Oh, and the people of those days…. the people of Verona.…wonderful human beings who truly seemed to be an extended family. Those were days filled with what felt like a running supply of family reunions, whether we all were blood-related or not. There were people that Ray and Edna, and Verdun and Dorothy and Anne and I knew like brothers and sisters. Magical names like Babcock, Snider, Reynolds, Goodberry, Cronk, Leslie, Stewart, Moore, Peters, Freeman, — pastoral family names like March, Rennie and Grassie or Lyons, Patterson, Ball – seemed then like familiar parts of one’s own story. Dramatic, wonderful characters that you couldn’t possibly dream up peopled the stores , post offices, railway station, garages, offices and, yes, Dom L’abbe’s shoe repair. The schools – even the old 2-room school house where Cubs, Scouts, the Lion’s Club and village events took place — drift like dreams in countless hearts, reminding us happy band of brothers and sisters that we are those who have lived and grown on the shoulders of everyday heroes. It was an idyllic place in which to be shaped in ways that cannot be fully appreciated until later years. It is said that ‘you can’t go home again’ — in some ways, true; however, one needs only to travel to heart and mind and memory to recall and to be grateful for the goodly heritage that is yours.
I am grateful, as many are, for this place called Verona and its’ people and history. It is well-anchored in the foundation of the Canadian Shield, with people who have, for generations, drawn strength up from the very minerals, nutrients and relationships that such a place has yielded. I am grateful that my grandparents Ray and Edna Walker were members of this congregation. The virtues and values they held were as firm as the bricks of this church, built around the same time as the old brick house I grew up in. I remember coming to Christmas pageants here , as many of us went the rounds of such events in the old days, church to church, people to people, seeing friends and family in their church-homes. Those events reminded my generation that though we may have held some slightly differing beliefs, we believed in the same basic creeds of the faith and in the same God who created, redeemed and sustained us. Yes, Verona was and is the place where we have grown in more ways than up.

__EXTRACTED RECORDS__:
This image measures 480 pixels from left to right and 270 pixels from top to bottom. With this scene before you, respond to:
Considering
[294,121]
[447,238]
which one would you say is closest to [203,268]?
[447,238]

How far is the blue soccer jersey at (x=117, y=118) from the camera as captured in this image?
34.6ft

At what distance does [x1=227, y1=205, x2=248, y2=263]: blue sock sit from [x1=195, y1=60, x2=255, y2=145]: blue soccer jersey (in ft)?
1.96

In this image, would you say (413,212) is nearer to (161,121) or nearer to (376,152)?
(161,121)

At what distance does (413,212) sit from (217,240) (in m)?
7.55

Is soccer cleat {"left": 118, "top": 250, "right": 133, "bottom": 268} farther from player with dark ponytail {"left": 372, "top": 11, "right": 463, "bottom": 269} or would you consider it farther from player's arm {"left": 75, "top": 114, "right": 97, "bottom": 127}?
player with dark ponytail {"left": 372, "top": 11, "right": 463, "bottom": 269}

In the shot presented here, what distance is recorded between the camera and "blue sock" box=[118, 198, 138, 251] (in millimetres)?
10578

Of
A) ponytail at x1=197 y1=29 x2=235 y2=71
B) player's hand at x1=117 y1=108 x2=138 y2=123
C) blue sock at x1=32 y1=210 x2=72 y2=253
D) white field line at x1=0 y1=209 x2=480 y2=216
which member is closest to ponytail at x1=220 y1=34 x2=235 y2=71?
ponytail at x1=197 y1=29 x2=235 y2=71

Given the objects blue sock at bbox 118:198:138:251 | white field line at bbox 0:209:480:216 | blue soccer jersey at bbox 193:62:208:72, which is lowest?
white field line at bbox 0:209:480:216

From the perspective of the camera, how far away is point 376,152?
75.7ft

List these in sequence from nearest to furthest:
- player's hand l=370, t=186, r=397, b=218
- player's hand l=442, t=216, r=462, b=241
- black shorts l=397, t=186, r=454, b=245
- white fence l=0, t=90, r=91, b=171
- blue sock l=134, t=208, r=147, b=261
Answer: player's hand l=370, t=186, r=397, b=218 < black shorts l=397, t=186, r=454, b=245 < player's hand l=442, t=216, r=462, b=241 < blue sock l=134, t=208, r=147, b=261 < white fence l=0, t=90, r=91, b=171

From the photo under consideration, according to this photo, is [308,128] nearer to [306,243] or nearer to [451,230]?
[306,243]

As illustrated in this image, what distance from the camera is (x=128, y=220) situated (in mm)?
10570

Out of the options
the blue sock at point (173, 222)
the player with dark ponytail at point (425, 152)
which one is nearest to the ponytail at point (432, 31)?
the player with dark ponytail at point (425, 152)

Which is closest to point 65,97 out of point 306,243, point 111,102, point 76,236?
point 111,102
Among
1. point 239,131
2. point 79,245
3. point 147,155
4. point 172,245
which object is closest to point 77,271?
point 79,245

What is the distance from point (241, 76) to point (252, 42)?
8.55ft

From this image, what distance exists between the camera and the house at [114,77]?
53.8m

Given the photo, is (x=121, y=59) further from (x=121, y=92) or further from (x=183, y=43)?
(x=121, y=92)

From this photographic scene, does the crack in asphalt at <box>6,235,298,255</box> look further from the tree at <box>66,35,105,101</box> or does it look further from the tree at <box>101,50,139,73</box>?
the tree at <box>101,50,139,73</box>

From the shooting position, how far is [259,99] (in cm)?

__REQUIRED WORK__: According to the text about Verona, what were the names of the grandparents who belonged to this congregation? Please answer in a few words.

__TASK RESPONSE__: Ray and Edna Walker